● **Required task**: Reproduce each of the entries below verbatim, line for line.

● **Given records**:

[start]

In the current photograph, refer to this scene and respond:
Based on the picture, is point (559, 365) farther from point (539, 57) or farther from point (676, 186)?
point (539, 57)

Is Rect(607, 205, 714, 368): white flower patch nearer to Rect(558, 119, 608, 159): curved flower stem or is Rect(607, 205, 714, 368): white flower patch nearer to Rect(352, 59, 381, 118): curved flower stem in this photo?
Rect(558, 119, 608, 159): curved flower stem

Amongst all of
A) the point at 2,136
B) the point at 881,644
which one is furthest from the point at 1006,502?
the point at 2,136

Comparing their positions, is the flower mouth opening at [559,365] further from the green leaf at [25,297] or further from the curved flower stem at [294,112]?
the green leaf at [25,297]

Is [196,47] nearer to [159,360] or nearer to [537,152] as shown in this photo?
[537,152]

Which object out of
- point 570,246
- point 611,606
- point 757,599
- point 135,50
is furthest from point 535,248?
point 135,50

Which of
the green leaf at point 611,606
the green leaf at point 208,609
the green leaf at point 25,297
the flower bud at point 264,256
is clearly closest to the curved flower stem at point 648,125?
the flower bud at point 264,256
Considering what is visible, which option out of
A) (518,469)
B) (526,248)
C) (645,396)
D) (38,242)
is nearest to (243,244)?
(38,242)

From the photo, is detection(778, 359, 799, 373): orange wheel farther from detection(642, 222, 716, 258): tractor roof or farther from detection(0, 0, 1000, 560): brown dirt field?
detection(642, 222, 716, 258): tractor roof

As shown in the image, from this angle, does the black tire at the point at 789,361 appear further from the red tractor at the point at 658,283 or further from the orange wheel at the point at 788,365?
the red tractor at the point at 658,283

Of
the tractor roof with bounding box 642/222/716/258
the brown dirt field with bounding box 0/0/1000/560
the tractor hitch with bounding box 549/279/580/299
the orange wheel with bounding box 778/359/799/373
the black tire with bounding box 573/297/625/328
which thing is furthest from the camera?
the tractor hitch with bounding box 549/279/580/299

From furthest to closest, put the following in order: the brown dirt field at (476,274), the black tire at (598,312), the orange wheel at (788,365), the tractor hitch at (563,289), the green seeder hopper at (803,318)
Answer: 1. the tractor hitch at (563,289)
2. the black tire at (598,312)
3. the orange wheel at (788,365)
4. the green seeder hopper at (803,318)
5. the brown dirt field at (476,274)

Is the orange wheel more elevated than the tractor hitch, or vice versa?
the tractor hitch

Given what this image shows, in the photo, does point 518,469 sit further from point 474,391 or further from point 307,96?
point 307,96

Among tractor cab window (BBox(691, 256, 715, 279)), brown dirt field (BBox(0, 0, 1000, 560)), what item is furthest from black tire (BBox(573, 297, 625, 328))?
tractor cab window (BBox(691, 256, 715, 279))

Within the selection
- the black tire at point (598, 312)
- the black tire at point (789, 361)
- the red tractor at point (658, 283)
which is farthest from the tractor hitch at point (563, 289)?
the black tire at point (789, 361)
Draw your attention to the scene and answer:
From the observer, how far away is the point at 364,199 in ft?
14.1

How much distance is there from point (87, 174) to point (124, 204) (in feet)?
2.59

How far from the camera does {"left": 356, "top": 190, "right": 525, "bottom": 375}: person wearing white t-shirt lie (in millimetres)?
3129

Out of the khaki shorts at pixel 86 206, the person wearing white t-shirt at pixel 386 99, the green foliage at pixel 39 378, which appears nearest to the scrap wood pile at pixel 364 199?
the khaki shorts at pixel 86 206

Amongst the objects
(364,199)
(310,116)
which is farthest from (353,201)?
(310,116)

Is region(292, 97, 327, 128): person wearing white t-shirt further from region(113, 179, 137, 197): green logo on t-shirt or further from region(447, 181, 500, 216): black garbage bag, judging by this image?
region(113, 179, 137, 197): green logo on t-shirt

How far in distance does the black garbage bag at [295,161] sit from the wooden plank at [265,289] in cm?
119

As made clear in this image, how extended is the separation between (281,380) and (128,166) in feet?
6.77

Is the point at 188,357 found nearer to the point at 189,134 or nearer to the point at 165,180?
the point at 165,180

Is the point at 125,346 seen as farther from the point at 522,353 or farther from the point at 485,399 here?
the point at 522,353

[end]

● **Solution below**:
In the current photograph, refer to this scene and respond:
Based on the picture, is point (559, 365) farther from point (539, 57) or farther from point (676, 186)?
point (539, 57)

Is Rect(607, 205, 714, 368): white flower patch nearer to Rect(558, 119, 608, 159): curved flower stem or is Rect(607, 205, 714, 368): white flower patch nearer to Rect(352, 59, 381, 118): curved flower stem in this photo?
Rect(558, 119, 608, 159): curved flower stem

Amongst all of
A) the point at 2,136
B) the point at 881,644
which one is furthest from the point at 1006,502?
the point at 2,136

Comparing their positions, is the flower mouth opening at [559,365] further from the green leaf at [25,297] or further from the curved flower stem at [294,112]?
the green leaf at [25,297]

Is [196,47] nearer to [159,360] or nearer to [537,152] as shown in this photo?
[537,152]

Which object out of
- point 570,246
- point 611,606
- point 757,599
- point 135,50
is furthest from point 535,248?
point 135,50

Which of
the green leaf at point 611,606
the green leaf at point 208,609
the green leaf at point 25,297
the flower bud at point 264,256
is clearly closest to the curved flower stem at point 648,125?
the flower bud at point 264,256
Considering what is visible, which option out of
A) (518,469)
B) (526,248)
C) (645,396)
D) (38,242)
is nearest to (243,244)?
(38,242)

From the photo, is detection(778, 359, 799, 373): orange wheel farther from detection(642, 222, 716, 258): tractor roof or farther from detection(0, 0, 1000, 560): brown dirt field?
detection(642, 222, 716, 258): tractor roof

As shown in the image, from this angle, does the black tire at the point at 789,361 appear further from the red tractor at the point at 658,283 or further from the orange wheel at the point at 788,365?
the red tractor at the point at 658,283

Of
the tractor roof with bounding box 642/222/716/258
the brown dirt field with bounding box 0/0/1000/560
the tractor hitch with bounding box 549/279/580/299
the orange wheel with bounding box 778/359/799/373
the black tire with bounding box 573/297/625/328
which thing is furthest from the camera?
the tractor hitch with bounding box 549/279/580/299

From furthest to closest, put the following in order: the brown dirt field at (476,274), the black tire at (598,312), the orange wheel at (788,365), the tractor hitch at (563,289), the green seeder hopper at (803,318)
Answer: 1. the tractor hitch at (563,289)
2. the black tire at (598,312)
3. the orange wheel at (788,365)
4. the green seeder hopper at (803,318)
5. the brown dirt field at (476,274)

Is the orange wheel more elevated than the tractor hitch, or vice versa?
the tractor hitch

Given what this image shows, in the photo, does point 518,469 sit further from point 474,391 or further from point 307,96?
point 307,96

Among tractor cab window (BBox(691, 256, 715, 279)), brown dirt field (BBox(0, 0, 1000, 560)), what item is furthest from black tire (BBox(573, 297, 625, 328))?
tractor cab window (BBox(691, 256, 715, 279))

Within the selection
- the black tire at point (598, 312)
- the black tire at point (789, 361)
- the red tractor at point (658, 283)
which is farthest from the tractor hitch at point (563, 289)?
the black tire at point (789, 361)
Draw your attention to the scene and answer:
From the observer, how far away is the point at 364,199 in ft?
14.1

How much distance is there from point (87, 174) to point (124, 204) (in feet)?
2.59

How far from the camera does {"left": 356, "top": 190, "right": 525, "bottom": 375}: person wearing white t-shirt lie (in millimetres)?
3129

Out of the khaki shorts at pixel 86 206, the person wearing white t-shirt at pixel 386 99, the green foliage at pixel 39 378, which appears nearest to the scrap wood pile at pixel 364 199?
the khaki shorts at pixel 86 206

Amongst the objects
(364,199)
(310,116)
which is farthest from (353,201)?
(310,116)

Is region(292, 97, 327, 128): person wearing white t-shirt further from region(113, 179, 137, 197): green logo on t-shirt or further from region(447, 181, 500, 216): black garbage bag, judging by this image?
region(113, 179, 137, 197): green logo on t-shirt

How far in distance does the black garbage bag at [295,161] sit from the wooden plank at [265,289] in cm?
119

As made clear in this image, how extended is the separation between (281,380) and (128,166) in feet?
6.77

Is the point at 188,357 found nearer to the point at 189,134 or nearer to the point at 165,180?
the point at 165,180

Is the point at 125,346 seen as farther from the point at 522,353 or farther from the point at 485,399 here?
the point at 522,353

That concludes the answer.